이 문서는 TensorFlow 데이터세트(TFDS)에 특정한 성능 팁을 제공합니다. TFDS가 tf.data.Dataset 개체와 같은 데이터세트를 제공하므로 tf.data 가이드의 지침이 여전히 적용됩니다.

벤치마크 데이터세트

tfds.benchmark(ds)를 사용하여 tf.data.Dataset 개체를 벤치마킹합니다.

결과를 정규화하기 위해(예: 100 iter/sec -> 3200 ex/sec) batch_size=를 나타내야 합니다. 어떤 iterable에서든 작동합니다(예: tfds.benchmark(tfds.as_numpy(ds))).

ds = tfds.load('mnist', split='train').batch(32).prefetch()
# Display some benchmark statistics
tfds.benchmark(ds, batch_size=32)
# Second iteration is much faster, due to auto-caching
tfds.benchmark(ds, batch_size=32)

작은 데이터세트(1GB 미만)

모든 TFDS 데이터세트는 디스크에 데이터를 TFRecord 형식으로 저장합니다. 소규모 데이터세트(예: MNIST, CIFAR-10/-100)의 경우, .tfrecord에서 읽으면 상당한 오버헤드가 추가될 수 있습니다.

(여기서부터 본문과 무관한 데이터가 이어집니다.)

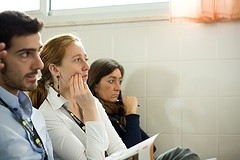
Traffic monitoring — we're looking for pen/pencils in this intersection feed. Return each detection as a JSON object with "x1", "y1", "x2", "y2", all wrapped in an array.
[{"x1": 116, "y1": 100, "x2": 140, "y2": 107}]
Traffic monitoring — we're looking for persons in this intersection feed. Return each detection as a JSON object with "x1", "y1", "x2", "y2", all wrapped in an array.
[
  {"x1": 86, "y1": 58, "x2": 156, "y2": 157},
  {"x1": 29, "y1": 33, "x2": 127, "y2": 160},
  {"x1": 0, "y1": 11, "x2": 201, "y2": 160}
]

이러한 데이터세트가 메모리에 적합하므로 데이터세트를 캐싱 또는 사전 로드하여 성능을 크게 향상시킬 수 있습니다. TFDS는 작은 데이터세트를 자동으로 캐시합니다(자세한 내용은 다음 섹션 참조).

데이터세트 캐싱하기

다음은 이미지를 정규화한 후 데이터세트를 명시적으로 캐싱하는 데이터 파이프라인의 예입니다.

def normalize_img(image, label):
  """Normalizes images: `uint8` -> `float32`."""
  return tf.cast(image, tf.float32) / 255., label


ds, ds_info = tfds.load(
    'mnist',
    split='train',
    as_supervised=True,  # returns `(img, label)` instead of dict(image=, ...)
    with_info=True,
)
# Applying normalization before `ds.cache()` to re-use it.
# Note: Random transformations (e.g. images augmentations) should be applied
# after both `ds.cache()` (to avoid caching randomness) and `ds.batch()` (for
# vectorization [1]).
ds = ds.map(normalize_img, num_parallel_calls=tf.data.AUTOTUNE)
ds = ds.cache()
# For true randomness, we set the shuffle buffer to the full dataset size.
ds = ds.shuffle(ds_info.splits['train'].num_examples)
# Batch after shuffling to get unique batches at each epoch.
ds = ds.batch(128)
ds = ds.prefetch(tf.data.experimental.AUTOTUNE)

[1] 벡터화 매핑

이 데이터세트를 반복할 때 두 번째 반복은 캐싱 덕분에 첫 번째 반복보다 훨씬 빠릅니다.

자동 캐싱

기본적으로 TFDS는 다음 제약 조건을 충족하는 데이터세트를 자동 캐시합니다(ds.cache() 이용).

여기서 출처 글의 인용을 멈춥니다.